### Work instruction
A single figure is required: the number of lines below in which the word "accuracy" occurs.
Segment Start: The data
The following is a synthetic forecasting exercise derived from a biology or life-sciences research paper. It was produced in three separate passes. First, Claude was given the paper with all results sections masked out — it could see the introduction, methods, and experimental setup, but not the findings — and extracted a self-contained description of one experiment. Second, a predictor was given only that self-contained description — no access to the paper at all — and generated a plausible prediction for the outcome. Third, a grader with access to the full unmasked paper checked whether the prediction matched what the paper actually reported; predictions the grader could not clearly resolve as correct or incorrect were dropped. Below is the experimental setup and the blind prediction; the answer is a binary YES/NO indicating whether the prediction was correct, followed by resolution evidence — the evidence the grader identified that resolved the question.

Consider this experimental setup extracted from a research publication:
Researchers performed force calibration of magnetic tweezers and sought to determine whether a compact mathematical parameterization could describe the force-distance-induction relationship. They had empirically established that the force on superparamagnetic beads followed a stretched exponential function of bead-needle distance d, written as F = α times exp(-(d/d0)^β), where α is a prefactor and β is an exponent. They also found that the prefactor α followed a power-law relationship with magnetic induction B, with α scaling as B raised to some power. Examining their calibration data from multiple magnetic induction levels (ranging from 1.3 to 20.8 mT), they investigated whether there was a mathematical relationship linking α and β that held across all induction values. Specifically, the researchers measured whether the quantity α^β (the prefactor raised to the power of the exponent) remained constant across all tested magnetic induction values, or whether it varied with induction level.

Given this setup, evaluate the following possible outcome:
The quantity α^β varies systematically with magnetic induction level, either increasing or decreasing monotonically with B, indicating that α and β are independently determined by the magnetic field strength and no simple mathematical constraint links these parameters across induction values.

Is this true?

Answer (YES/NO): NO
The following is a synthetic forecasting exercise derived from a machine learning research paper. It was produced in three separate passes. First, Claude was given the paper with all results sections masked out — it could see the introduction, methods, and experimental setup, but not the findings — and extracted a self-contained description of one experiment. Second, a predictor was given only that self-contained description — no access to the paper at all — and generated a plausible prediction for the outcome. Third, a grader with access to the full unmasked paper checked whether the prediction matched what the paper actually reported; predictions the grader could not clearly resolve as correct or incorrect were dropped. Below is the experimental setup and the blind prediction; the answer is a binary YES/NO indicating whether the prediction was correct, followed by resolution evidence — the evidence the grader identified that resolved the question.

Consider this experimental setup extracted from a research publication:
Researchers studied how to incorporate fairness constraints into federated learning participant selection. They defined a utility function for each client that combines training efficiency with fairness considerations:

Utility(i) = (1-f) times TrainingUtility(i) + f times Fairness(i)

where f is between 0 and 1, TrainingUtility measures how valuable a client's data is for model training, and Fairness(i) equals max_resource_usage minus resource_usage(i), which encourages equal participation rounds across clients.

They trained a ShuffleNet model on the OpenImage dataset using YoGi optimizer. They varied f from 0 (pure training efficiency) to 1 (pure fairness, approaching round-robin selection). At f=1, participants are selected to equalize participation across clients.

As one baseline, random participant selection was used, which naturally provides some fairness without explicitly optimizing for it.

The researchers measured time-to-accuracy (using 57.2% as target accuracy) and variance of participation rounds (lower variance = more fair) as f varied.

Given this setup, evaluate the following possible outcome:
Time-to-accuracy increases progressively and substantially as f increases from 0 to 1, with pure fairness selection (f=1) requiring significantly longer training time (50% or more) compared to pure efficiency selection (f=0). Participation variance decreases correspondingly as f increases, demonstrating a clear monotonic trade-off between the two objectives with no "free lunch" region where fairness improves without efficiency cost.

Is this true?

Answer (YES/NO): NO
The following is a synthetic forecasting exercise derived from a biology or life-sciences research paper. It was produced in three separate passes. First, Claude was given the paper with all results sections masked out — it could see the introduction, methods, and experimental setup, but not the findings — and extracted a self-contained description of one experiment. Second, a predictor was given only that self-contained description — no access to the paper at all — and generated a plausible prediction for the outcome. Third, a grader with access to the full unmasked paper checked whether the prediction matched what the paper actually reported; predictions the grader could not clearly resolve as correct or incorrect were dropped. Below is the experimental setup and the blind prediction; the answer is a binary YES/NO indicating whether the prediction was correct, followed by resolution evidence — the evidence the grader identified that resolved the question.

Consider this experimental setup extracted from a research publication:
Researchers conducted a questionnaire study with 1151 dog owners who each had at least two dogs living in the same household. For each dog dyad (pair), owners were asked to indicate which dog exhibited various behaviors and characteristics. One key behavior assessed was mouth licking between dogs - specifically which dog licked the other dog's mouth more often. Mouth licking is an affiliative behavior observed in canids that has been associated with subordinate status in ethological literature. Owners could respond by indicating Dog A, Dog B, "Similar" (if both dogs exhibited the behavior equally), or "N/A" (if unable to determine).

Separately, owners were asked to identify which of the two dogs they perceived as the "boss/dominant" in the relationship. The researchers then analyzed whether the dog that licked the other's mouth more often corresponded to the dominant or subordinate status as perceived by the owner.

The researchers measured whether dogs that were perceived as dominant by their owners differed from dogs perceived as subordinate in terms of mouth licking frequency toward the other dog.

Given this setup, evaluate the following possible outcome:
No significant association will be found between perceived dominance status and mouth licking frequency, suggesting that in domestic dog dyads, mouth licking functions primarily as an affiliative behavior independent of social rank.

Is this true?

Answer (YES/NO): NO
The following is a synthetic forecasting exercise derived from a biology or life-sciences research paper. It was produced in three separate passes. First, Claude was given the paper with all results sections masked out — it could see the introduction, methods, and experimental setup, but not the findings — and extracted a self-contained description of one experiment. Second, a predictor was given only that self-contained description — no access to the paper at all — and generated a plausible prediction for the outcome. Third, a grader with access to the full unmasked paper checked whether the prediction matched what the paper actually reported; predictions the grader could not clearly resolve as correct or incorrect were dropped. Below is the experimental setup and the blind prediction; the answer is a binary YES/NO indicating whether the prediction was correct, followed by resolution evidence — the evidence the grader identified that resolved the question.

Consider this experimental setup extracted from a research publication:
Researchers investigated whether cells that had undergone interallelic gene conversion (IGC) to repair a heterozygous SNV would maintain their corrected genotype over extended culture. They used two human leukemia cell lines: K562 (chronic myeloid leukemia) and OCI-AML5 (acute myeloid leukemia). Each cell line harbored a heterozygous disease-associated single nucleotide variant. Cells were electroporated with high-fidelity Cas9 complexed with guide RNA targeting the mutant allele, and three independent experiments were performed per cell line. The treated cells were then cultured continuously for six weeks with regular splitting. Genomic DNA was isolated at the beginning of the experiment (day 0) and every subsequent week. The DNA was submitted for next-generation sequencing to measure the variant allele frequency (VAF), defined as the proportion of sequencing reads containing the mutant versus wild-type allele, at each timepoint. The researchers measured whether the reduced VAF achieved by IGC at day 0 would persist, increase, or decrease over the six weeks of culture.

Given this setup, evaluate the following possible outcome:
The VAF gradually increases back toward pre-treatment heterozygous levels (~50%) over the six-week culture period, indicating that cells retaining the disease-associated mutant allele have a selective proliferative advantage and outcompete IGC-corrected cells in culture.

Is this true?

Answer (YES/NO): NO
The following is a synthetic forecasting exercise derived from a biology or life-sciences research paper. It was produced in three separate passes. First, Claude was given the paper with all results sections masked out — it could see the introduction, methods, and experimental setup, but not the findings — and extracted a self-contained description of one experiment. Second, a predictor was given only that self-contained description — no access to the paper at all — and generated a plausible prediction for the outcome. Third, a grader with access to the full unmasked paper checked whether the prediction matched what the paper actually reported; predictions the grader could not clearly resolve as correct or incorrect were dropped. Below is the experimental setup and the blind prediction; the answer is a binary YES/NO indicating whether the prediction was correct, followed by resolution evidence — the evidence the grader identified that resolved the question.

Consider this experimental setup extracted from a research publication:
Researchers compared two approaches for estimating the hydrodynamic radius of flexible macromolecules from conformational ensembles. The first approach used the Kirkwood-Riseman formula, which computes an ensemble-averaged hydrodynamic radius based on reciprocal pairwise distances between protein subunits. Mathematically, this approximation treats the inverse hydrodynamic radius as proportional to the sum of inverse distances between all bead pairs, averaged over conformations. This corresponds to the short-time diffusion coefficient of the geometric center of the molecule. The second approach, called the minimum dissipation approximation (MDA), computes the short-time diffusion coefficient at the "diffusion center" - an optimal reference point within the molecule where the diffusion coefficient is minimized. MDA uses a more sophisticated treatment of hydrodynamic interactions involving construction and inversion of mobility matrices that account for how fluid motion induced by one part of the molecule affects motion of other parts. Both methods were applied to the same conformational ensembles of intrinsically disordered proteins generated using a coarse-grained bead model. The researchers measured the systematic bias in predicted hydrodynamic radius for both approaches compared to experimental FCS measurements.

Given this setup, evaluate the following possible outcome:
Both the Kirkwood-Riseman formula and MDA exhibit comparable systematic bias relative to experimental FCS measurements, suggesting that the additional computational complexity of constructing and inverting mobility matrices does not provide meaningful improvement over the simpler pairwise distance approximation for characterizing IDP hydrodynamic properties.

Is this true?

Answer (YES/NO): NO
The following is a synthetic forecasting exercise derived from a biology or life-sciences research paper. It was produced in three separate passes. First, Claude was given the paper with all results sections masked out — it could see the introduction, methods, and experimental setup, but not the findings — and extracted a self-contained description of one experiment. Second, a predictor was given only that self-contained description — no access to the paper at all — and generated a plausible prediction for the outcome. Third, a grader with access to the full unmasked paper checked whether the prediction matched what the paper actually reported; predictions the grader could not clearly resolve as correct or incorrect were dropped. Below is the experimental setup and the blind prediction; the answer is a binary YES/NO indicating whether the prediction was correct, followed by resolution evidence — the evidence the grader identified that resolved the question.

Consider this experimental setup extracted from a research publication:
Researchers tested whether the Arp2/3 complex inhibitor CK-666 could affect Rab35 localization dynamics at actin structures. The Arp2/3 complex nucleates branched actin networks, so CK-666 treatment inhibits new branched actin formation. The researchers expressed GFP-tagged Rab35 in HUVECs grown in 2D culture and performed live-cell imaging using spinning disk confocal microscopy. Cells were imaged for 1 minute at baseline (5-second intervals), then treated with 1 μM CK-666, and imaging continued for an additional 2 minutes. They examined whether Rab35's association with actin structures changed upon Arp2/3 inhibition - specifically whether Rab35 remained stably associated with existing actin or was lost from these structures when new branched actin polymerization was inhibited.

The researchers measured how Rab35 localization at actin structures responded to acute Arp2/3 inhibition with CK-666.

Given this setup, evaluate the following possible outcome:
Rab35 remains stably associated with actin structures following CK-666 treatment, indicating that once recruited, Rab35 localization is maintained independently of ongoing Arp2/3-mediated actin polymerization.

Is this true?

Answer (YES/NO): NO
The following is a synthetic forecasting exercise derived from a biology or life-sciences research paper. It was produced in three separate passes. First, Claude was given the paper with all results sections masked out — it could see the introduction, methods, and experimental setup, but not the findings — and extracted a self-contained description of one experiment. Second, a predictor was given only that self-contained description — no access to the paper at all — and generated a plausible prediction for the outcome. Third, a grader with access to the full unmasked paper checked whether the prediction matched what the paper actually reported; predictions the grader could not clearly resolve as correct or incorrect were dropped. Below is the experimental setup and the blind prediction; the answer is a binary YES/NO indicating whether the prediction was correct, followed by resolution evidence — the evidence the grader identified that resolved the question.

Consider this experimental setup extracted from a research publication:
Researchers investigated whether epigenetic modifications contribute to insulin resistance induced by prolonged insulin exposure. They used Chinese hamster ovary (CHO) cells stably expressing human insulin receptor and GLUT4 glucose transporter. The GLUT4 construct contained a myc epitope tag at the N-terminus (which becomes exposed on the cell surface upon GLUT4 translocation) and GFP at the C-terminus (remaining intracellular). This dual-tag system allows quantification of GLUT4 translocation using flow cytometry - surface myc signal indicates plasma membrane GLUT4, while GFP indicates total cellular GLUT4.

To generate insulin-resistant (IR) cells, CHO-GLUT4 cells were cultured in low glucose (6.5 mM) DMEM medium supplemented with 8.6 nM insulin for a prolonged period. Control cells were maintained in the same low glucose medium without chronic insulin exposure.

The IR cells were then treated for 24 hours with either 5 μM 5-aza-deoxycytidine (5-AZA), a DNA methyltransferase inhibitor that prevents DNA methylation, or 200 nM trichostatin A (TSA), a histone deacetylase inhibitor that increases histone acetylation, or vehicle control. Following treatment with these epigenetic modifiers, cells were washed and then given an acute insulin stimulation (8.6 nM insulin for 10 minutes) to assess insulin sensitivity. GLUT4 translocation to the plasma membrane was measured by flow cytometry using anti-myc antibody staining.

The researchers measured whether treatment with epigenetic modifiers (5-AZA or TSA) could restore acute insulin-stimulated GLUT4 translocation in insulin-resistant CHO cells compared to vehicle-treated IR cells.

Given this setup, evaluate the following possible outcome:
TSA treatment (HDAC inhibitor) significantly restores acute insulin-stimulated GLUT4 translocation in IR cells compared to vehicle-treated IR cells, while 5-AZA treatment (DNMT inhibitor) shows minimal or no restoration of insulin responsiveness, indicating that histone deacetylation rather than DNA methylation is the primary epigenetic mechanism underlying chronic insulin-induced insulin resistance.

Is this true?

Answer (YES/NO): NO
Segment End: The data
### Task result
2